Data items
= Beginning of Section =
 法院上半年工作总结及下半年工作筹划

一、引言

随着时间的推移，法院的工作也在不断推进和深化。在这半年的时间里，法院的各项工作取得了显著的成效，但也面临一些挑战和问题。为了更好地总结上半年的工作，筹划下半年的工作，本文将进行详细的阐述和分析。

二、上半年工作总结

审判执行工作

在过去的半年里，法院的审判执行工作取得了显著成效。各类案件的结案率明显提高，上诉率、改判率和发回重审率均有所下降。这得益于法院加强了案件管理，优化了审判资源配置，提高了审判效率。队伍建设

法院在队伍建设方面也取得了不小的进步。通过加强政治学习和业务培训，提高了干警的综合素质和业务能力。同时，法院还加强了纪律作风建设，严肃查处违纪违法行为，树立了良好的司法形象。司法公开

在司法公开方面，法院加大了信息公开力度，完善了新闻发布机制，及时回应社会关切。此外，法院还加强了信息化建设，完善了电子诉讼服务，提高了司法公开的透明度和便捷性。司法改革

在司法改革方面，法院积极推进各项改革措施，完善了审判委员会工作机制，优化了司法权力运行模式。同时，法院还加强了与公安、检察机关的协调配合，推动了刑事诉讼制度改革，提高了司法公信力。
= End of Section =
Output exactly the lines above, from the one holding "法院在队伍建设方面也取得了不" through the end of the data, including the first and last.

#### Expected answer:
法院在队伍建设方面也取得了不小的进步。通过加强政治学习和业务培训，提高了干警的综合素质和业务能力。同时，法院还加强了纪律作风建设，严肃查处违纪违法行为，树立了良好的司法形象。司法公开

在司法公开方面，法院加大了信息公开力度，完善了新闻发布机制，及时回应社会关切。此外，法院还加强了信息化建设，完善了电子诉讼服务，提高了司法公开的透明度和便捷性。司法改革

在司法改革方面，法院积极推进各项改革措施，完善了审判委员会工作机制，优化了司法权力运行模式。同时，法院还加强了与公安、检察机关的协调配合，推动了刑事诉讼制度改革，提高了司法公信力。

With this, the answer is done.